Il faut dire que le marché est lucratif. Sachant qu’un repas payé 3€25 par les étudiants coûte en réalité entre 6,5 et 7 euros selon les départements, le budget annuel de la restauration collective étudiante tournerait entre 422,5 et 455 millions d’euros…

“De la viande ? Si je n’en n’ai pas, ça ne va pas”

Le poids des habitudes explique aussi le retard pris. “Il y a un gouffre entre la majorité des quinquagénaires à la direction des CROUS, encore très pro-viande, et les étudiants qui souhaiteraient plus de végétarien”, estime Cyril de Koning, président de What the food une autre association qui milite pour la végétalisation des menus.

Et même certains étudiants ont du mal à évoluer : “De la viande ? J’en mange midi et soir, si je n’en n’ai pas, ça ne va pas !”, s’exclame Raphaël, en classe préparatoire scientifique à Paris. Pour sa camarade Emma, apprentie orthophoniste : “Pas le temps de m’occuper de mon alimentation ! Du végétarien pour ceux qui veulent, d’accord, mais pas pour moi.”

Pourtant, Anthony Fardet, chercheur à l’Inra de Clermont-Ferrand, le rappelle: “Un repas végétarien peut tout à fait satisfaire les besoins nutritionnels d’une personne saine dès lors qu’il est bien composé et varié ! Ajoutant: “14,5% des gaz à effet de serre sont causés par la production de viande. On ne peut pas continuer comme cela, c’est une question de survie, pour notre santé et celle de la planète”.
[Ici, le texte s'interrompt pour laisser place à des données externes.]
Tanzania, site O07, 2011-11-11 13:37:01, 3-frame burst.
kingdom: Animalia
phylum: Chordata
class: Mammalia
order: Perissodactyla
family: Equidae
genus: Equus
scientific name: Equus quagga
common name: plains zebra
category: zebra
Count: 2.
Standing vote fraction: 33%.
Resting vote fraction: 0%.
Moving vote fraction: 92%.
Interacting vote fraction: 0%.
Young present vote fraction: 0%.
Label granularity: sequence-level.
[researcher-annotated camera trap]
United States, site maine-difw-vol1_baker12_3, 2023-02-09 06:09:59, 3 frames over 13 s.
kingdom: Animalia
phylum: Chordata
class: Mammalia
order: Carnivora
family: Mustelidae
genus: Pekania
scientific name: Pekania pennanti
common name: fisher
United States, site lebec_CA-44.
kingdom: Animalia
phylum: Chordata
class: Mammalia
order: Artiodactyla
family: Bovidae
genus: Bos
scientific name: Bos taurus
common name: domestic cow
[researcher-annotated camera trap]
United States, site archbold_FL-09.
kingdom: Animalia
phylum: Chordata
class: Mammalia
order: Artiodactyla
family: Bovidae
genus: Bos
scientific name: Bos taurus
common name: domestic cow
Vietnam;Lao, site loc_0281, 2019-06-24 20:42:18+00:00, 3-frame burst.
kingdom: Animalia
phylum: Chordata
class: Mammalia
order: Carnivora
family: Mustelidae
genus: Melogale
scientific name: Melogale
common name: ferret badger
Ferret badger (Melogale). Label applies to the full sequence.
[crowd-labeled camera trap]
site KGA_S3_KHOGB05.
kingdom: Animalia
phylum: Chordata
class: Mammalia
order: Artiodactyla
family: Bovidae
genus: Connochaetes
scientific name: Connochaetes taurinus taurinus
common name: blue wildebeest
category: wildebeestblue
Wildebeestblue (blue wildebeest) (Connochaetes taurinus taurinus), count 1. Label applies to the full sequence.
En juin dernier, des scientifiques, dont Valérie Masson-Delmotte, co-présidente du groupe de travail du GIEC (Groupe intergouvernemental d’experts sur l’évolution du climat), ont même signé une lettre ouverte encourageant les Crous récalcitrants à évoluer.

Des menus innovants

Bien sûr, les situations varient d’une cantine à l’autre. Cyril Ernst de l’Assiette Végétale, une association qui incite les restaurants universitaires de France à multiplier les alternatives végétariennes, observe des situations très contrastées selon les académies. Car, loin d’être une administration centralisée, le CROUS se compose d’une myriade de bureaux indépendants régionaux, plus ou moins réceptifs, et pour lesquels la définition même du menu végétarien diffère.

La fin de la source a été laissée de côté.